The United Kingdom’s (UK) unemployment rate has unexpectedly risen to a two-year high.
According to new figures from the Office for National Statistics (ONS), unemployment increased to 4.4% in the three months leading to April, up from 4.3% in the previous quarter, marking the highest level since the third quarter of 2021.
Meanwhile, job vacancies also fell significantly, dropping by 12,000 to 904,000 in the three months leading to May, continuing a 23-period decline, as per the Mirror report.
Despite these trends, wage growth remained strong, with regular salaries increasing by 6% in the quarter leading to April.

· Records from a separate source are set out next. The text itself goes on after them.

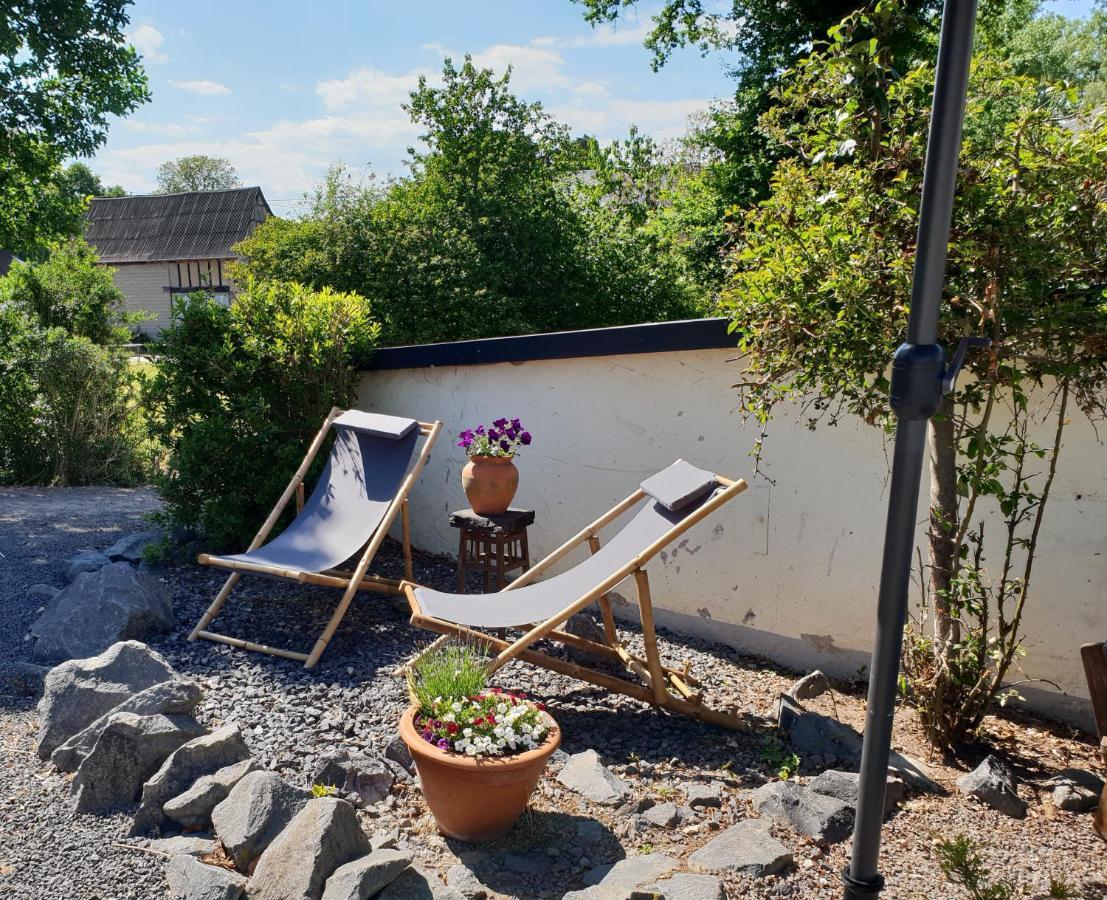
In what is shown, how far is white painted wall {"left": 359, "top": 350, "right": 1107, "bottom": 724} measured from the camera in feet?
12.6

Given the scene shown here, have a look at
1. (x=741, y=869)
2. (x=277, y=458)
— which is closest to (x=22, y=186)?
(x=277, y=458)

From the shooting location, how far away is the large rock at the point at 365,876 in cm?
232

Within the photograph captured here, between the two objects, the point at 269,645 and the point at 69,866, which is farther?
the point at 269,645

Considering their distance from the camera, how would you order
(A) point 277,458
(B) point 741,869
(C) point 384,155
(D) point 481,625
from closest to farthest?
(B) point 741,869 < (D) point 481,625 < (A) point 277,458 < (C) point 384,155

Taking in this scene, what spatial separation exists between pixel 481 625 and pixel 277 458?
298 cm

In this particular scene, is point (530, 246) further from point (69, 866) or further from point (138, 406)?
point (69, 866)

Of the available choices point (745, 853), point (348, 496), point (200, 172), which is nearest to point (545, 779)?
point (745, 853)

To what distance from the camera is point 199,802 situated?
9.66ft

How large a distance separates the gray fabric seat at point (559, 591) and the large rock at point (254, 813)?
119 centimetres

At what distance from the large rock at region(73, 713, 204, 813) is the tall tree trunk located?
117 inches

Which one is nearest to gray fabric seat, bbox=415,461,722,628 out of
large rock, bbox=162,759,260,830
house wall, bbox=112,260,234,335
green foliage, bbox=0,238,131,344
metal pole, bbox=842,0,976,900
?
large rock, bbox=162,759,260,830

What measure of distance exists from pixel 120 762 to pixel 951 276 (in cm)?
344

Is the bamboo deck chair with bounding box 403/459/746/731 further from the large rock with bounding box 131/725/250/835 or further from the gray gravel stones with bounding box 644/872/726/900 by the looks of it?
the gray gravel stones with bounding box 644/872/726/900

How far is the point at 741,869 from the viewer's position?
8.54ft
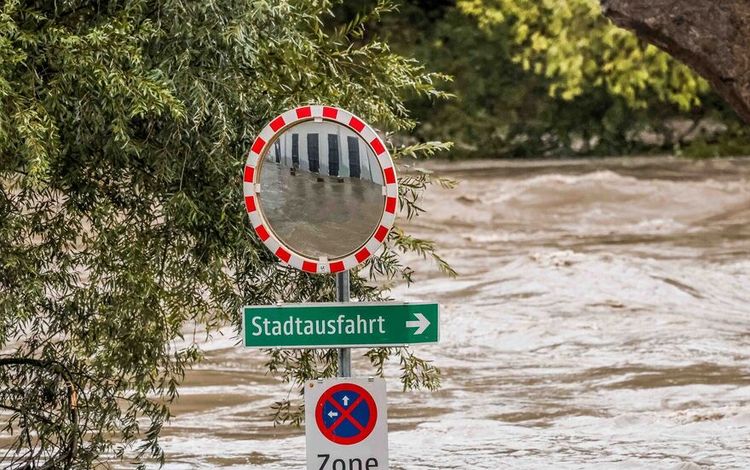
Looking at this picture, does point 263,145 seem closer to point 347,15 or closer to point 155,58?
point 155,58

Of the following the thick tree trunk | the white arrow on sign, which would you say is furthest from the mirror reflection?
the thick tree trunk

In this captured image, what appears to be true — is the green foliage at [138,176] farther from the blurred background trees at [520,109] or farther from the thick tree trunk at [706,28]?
the blurred background trees at [520,109]

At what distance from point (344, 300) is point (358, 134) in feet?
2.24

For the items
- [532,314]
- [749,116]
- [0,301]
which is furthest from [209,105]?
[532,314]

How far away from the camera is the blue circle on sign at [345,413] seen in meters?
6.79

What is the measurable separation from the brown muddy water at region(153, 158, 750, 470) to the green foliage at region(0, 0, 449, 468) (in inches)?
70.1

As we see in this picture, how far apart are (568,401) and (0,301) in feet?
18.7

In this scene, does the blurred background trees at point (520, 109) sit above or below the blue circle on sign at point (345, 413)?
above

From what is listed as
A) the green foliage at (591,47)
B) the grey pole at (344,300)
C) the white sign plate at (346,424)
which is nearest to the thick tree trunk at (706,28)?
the grey pole at (344,300)

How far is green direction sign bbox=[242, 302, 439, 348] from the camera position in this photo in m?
6.71

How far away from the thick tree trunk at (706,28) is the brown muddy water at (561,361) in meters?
2.35

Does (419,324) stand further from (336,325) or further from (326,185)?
Answer: (326,185)

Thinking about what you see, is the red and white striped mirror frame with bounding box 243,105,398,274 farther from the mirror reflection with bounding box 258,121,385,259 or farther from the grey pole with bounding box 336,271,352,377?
the grey pole with bounding box 336,271,352,377

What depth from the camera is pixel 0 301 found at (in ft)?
26.0
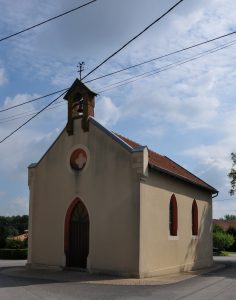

This growth outpaced inflation, resulting in a real-terms increase of 2.9%, the highest since August 2021.
Meanwhile, the ONS said in an official statement, noting, "This month's figures continue to show signs that the labour market may be cooling, with the number of vacancies still falling and unemployment rising, though earnings growth remains relatively strong."
Economists had predicted stable wage growth due to a nearly 10% rise in the National Living Wage on April 1, benefiting almost three million people.
Meanwhile, the hourly rate increased from £10.42 to £11.44.
However, the Bank of England is closely monitoring the job market, particularly wage trends, as it works to reduce inflation to its 2% target.
While, inflation fell to 2.3% in April, the drop was not as significant as expected. The upcoming inflation data will be released shortly before the Bank's rate decision on June 20.
Additionally, HM Revenue & Customs data indicated a cooling job market, with the number of UK workers on payrolls dropping by 3,000 to 30.3 million in May.
The inactivity rate also rose, with 22.3% of people aged 16 to 64 not actively seeking employment.
Moreover, the ONS reported that 17,000 working days were lost due to strike action across the UK in April.